Now when the UK request comes through and there is no cached content within that
POP, the request wont go to origin, it'll go to the shield POP which will
hopefully have the content cached (if not then the shield POP sends the request
onto the origin).

But ultimately the content either already cached at the shield (or is about to
be cached at the shield if it had no cache) will be bubbled back to the UK POP
where the content will be cached there as well.

> [!INFO]
> there isn't any real latency concern with using shielding because Fastly
> optimizes the network BGP routing between POPs. The only thing to ensure is
> that your shield POP is located next to your origin because Fastly can't
> optimize the connection from the shield POP to the origin (it can only
> optimize traffic within its own network).

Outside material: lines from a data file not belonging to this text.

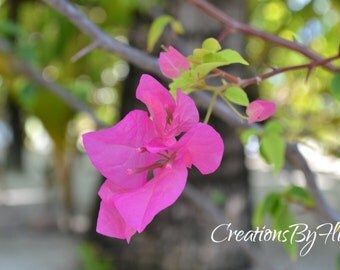 Maldives Pink Flower, Fuchsia, Canvas Art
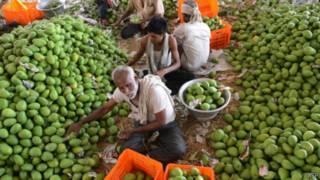 mangga India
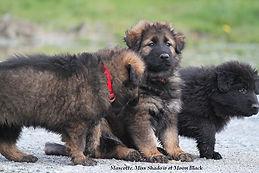 chiots elevage Of Old FASHION, berger allemand ancien type, altdeutscher schaferhunde
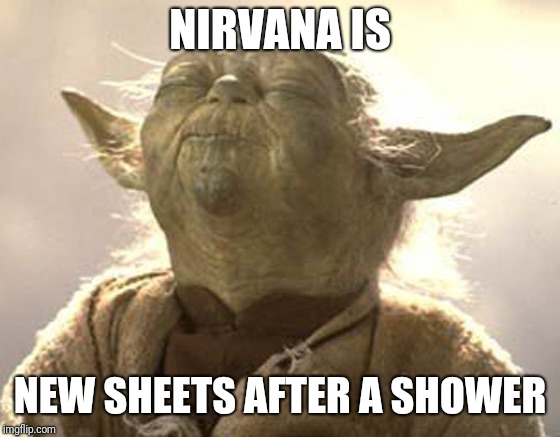 NIRVANA IS NEW SHEETS AFTER A SHOWER | image tagged in yoda pleasure | made w/ Imgflip meme maker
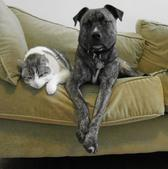 Dog and Cat Resting on Couch
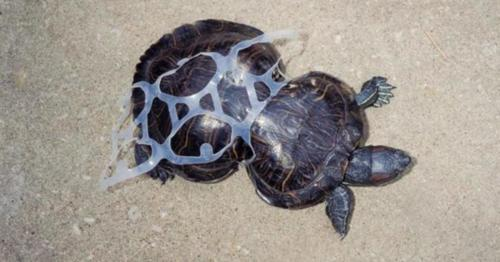 Plastic is a silent killer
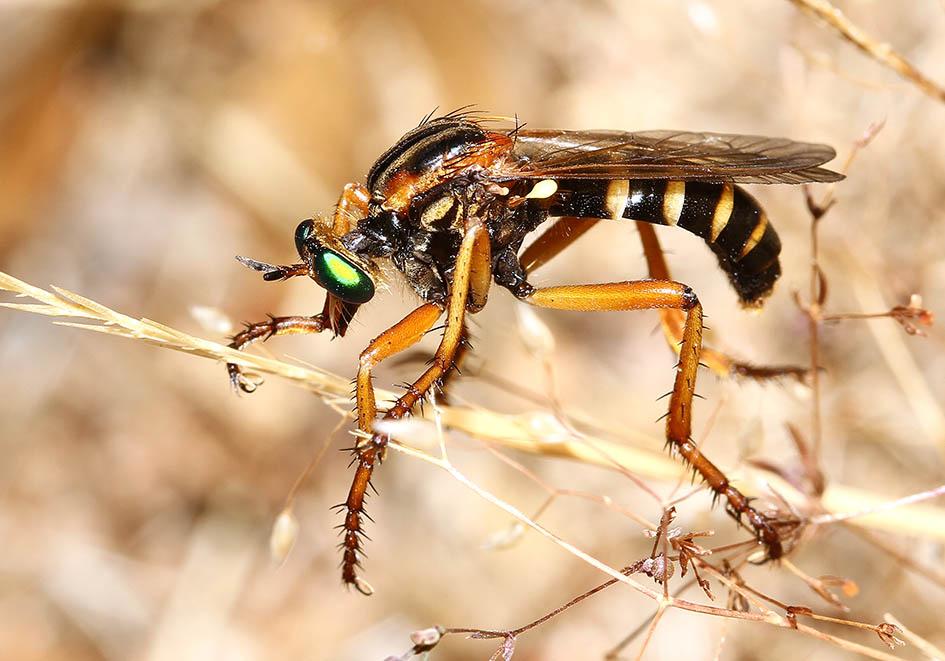 Saropogon sp. (Asilidae) - Ikaria - Diptera - Fliegen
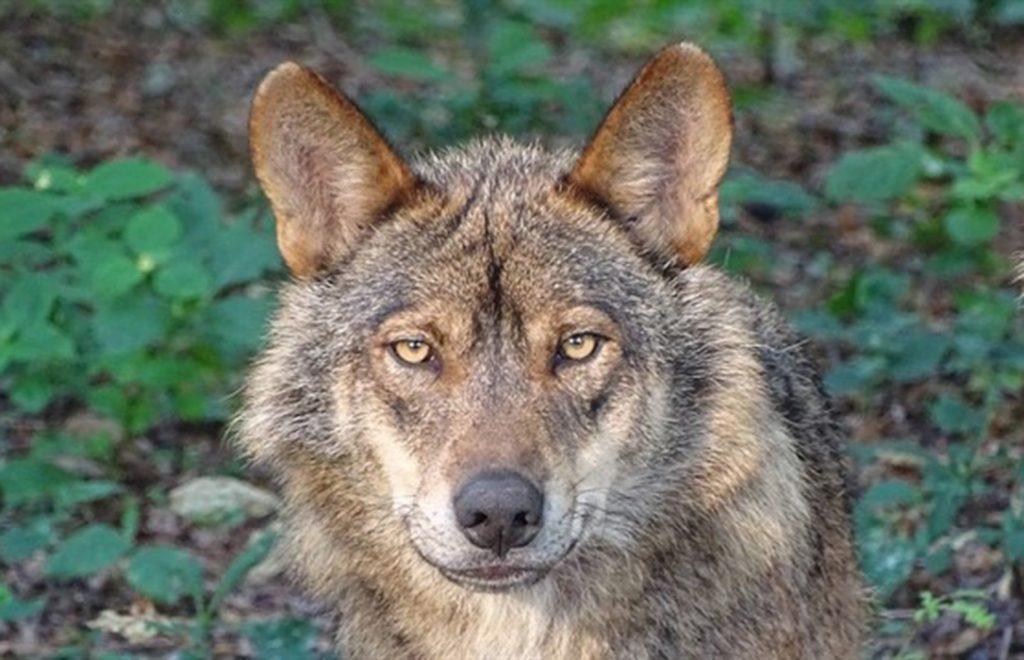 Los ganaderos abulenses, desesperados por los ataques de lobos y al sentire abandonados por la administración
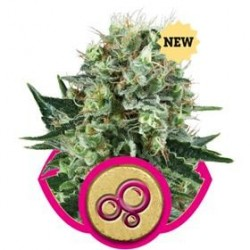 BUBBLE KUSH * ROYAL QUEEN SEEDS   1 SEME FEM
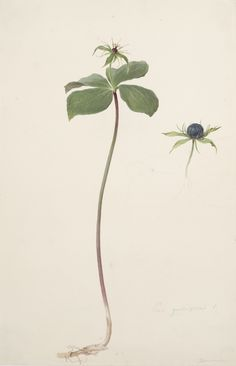 Moritz Michael Daffinger | Herb-Paris | after 1840 | The Albertina Museum, Vienna #VienneseWatercolor Vienna, Museum, Herbs, Watercolor, Plants, Landscape, Flowers, Pen And Wash, Watercolor Painting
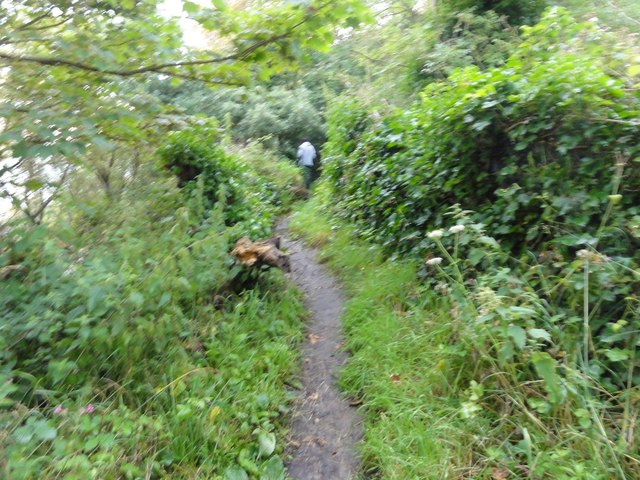 Shorncliffe, Public Footpath No. HF56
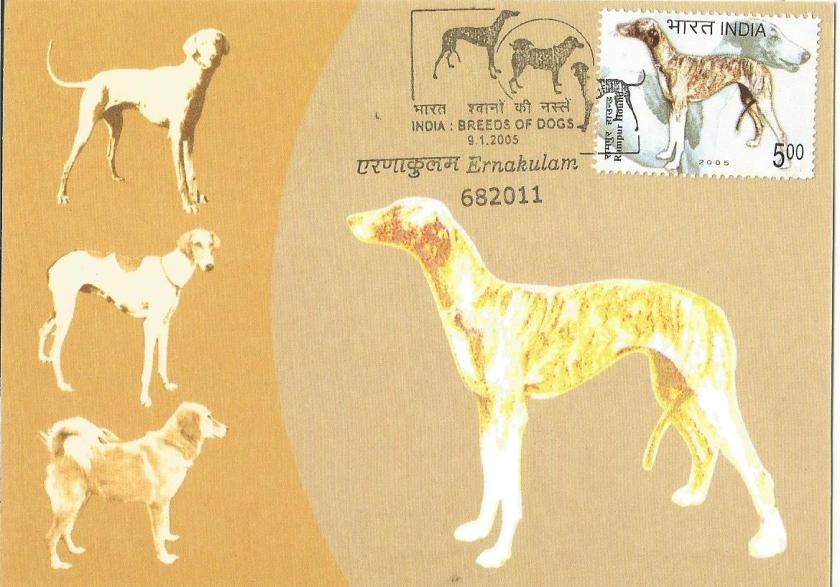 INDIA MC MUDHOL HOUND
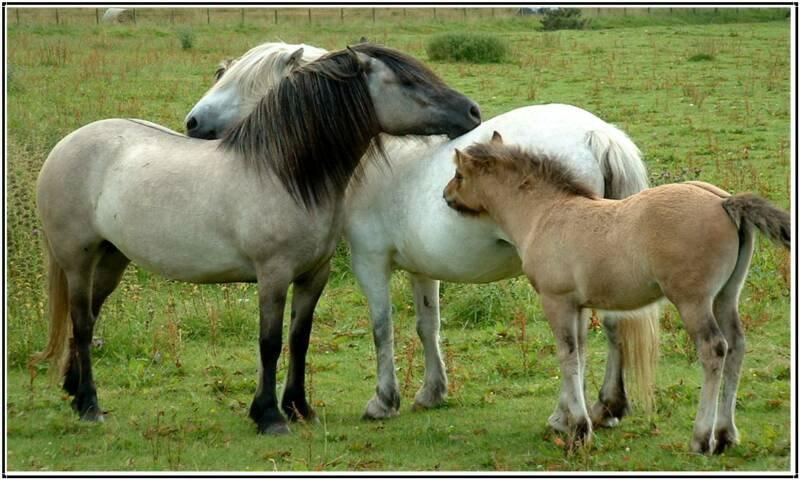 Хайленд пони с жеребенком, фото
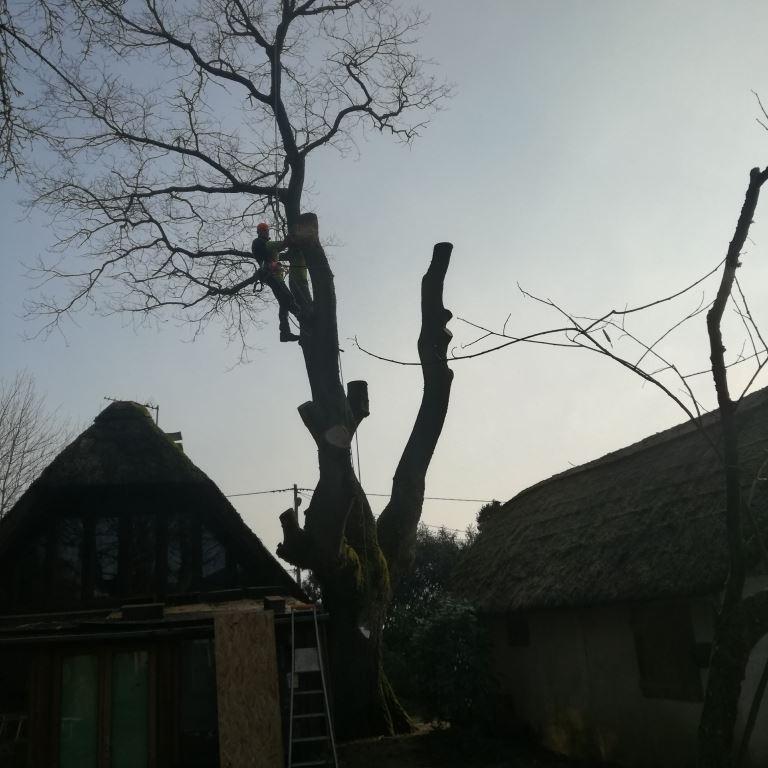 Abattage par démontage d'un arbre mal situé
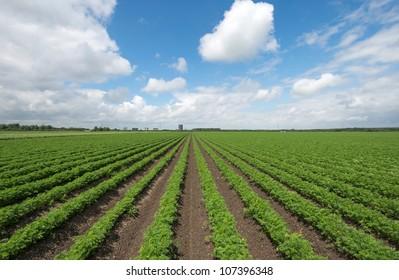 Carrots growing on a field in summer
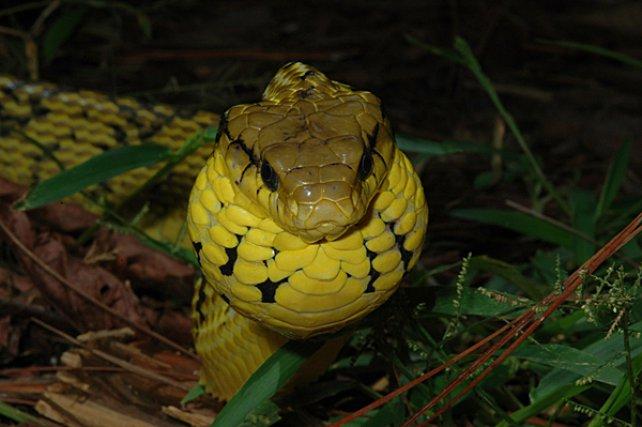 <i>Colubridae Pseutes Sulphureus</i> - est un Colubridae aglyphe de belle taille. Agressé, il fait face en soufflant et en gonflant sa gorge, qui double alors de volume, lui conférant un aspect menaçant indéniable.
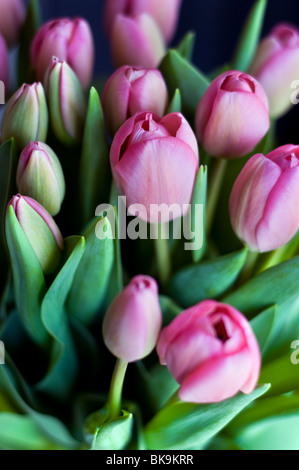 A bunch of pink tulips - Stock Photo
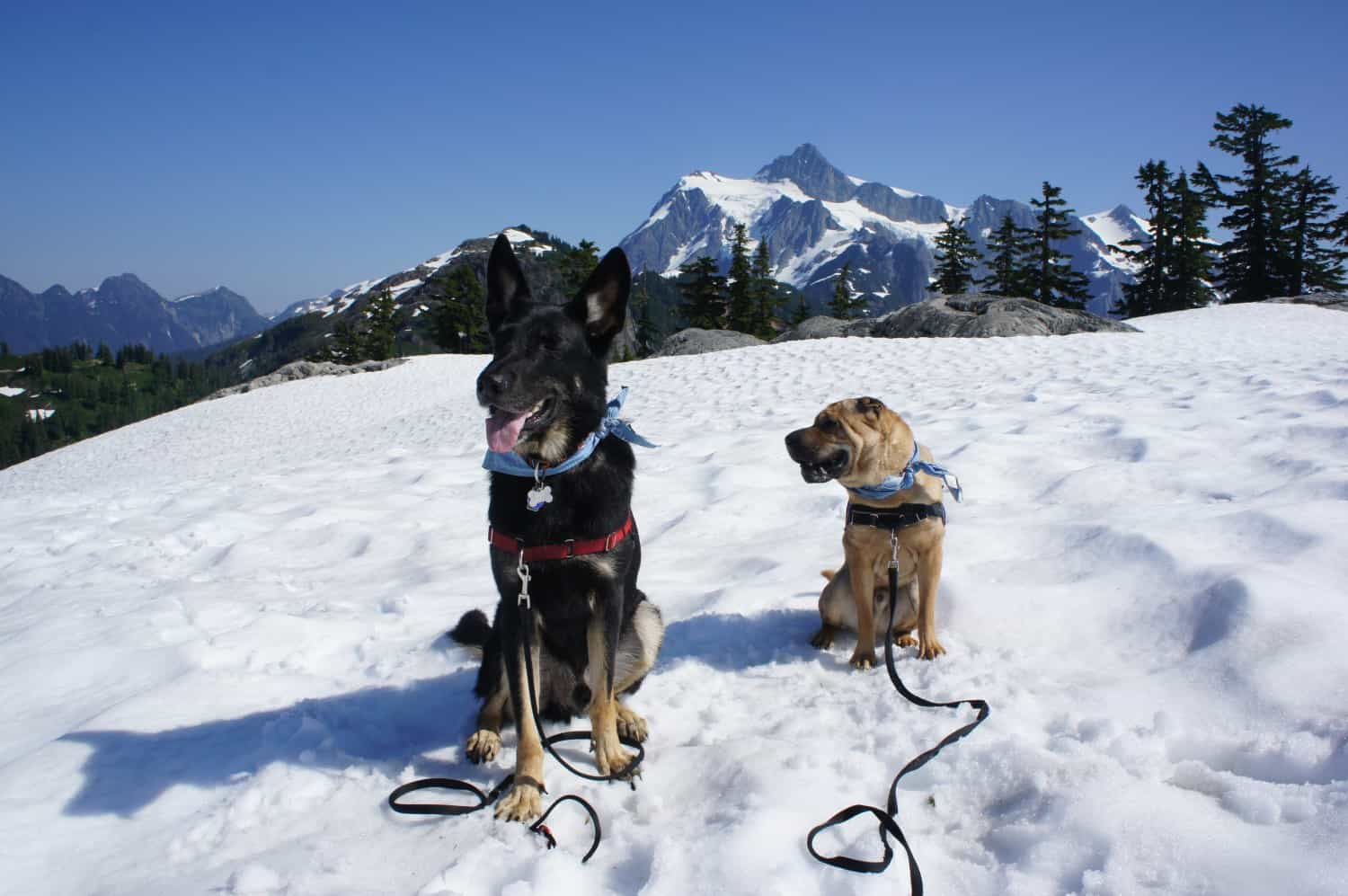 Dog Friendly Hiking at Mount Baker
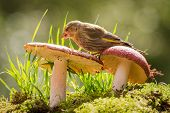 image of toadstools  - green finch is standing on a toadstool - JPG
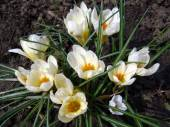 White crocuses in a garden close up. — Stock Photo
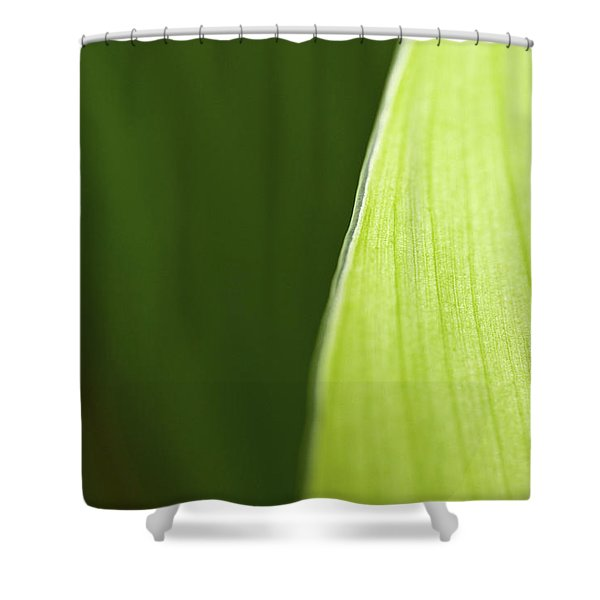Along the Edge Shower Curtain by Rich Franco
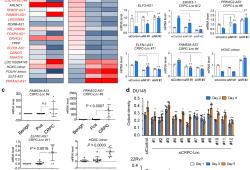 Communications Biology:晚期前列腺癌帐长非编码RNAs与雄激素受体剪接因子相关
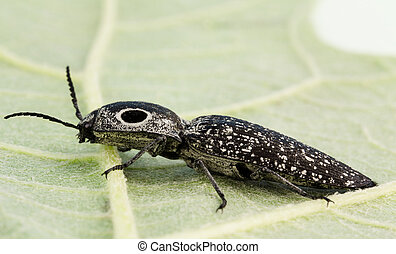 Eyed click beetle close-up - Macro of 1 1/2 inch long, Eyed...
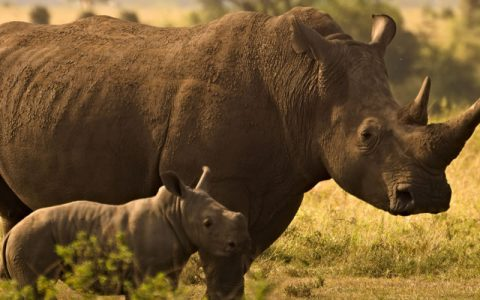 1 Day Ziwa rhino trekking Tour Safari takes you through the fantastic memories of the Ziwa rhino and wildlife ranch located in the Nakasongola district is the proud home of the only wild rhinos in Uganda. Presently the sanctuary is a home to twenty-four (24) southern white rhinos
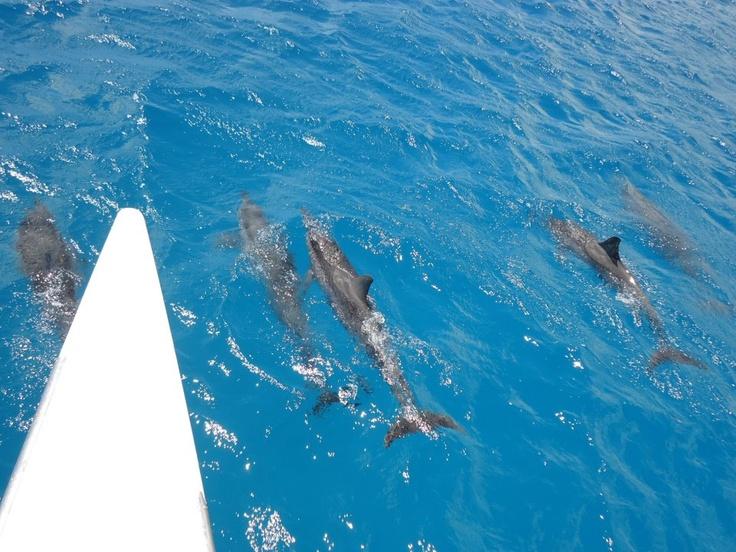dolphins in Oahu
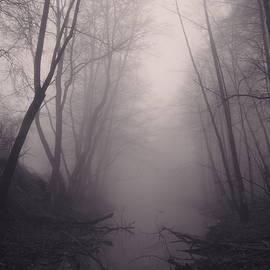 Piotr Tyminski - Where witches lurk #2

This also gives us extra nomenclature to distinguish POPs. Before we learnt
about shielding, we just knew there were 'POPs' but now we know that with
shielding enabled we have 'edge' POPs and a singular 'shield' POP for a
particular Fastly service.

I'll link [here](https://fiddle.fastlydemo.net/fiddle/72e0d619) to a
Fastly-Fiddle (created by a Fastly engineer) that demonstrates the
clustering/shielding flow. If that fiddle no longer exists by the time you read
this then I've made a copy of it in a
[gist](https://gist.github.com/Integralist/c08b1ab3e9dd508b1ccc5fe768d1a9b0).
It's interesting to see how the various APIs for identifying a server node come
together.

Lastly we should be aware that if for some reason there is a network issue in
the region of your selected 'shield' POP, then Fastly will first (from the
'edge' POP) check the health of the shield POP before forwarding the request
there. If the shield is unhealthy (e.g. maybe there is a network outage in its
region), then the request will be forwarded directly to your origin.

### Caveats of Fastly's Shielding

First thing to note is that if your service has a `restart` statement, then be
warned that this doesn't just disable clustering but also shielding. To
re-enable clustering you can use `Fastly-Force-Shield` but there is no way to
re-enable shielding unless you manually copy/paste the relevant logic from
Fastly's generated VCL.

Be careful with changes you make to a request as they could result in the lookup
hash to change between the edge POP nodes and shield POP nodes (so it's likely
best you make changes to the `bereq` object in `vcl_miss` rather than the `req`
object within `vcl_recv`). Also the shield POP will be using the same
Domain/Host UI configuration and so if you change the Host header, then proxying
the request from the edge POP to the shield POP would result in a breakage as
the shield POP won't recognize the Host of the incoming request and thus will
not know which 'service' to direct the request onto.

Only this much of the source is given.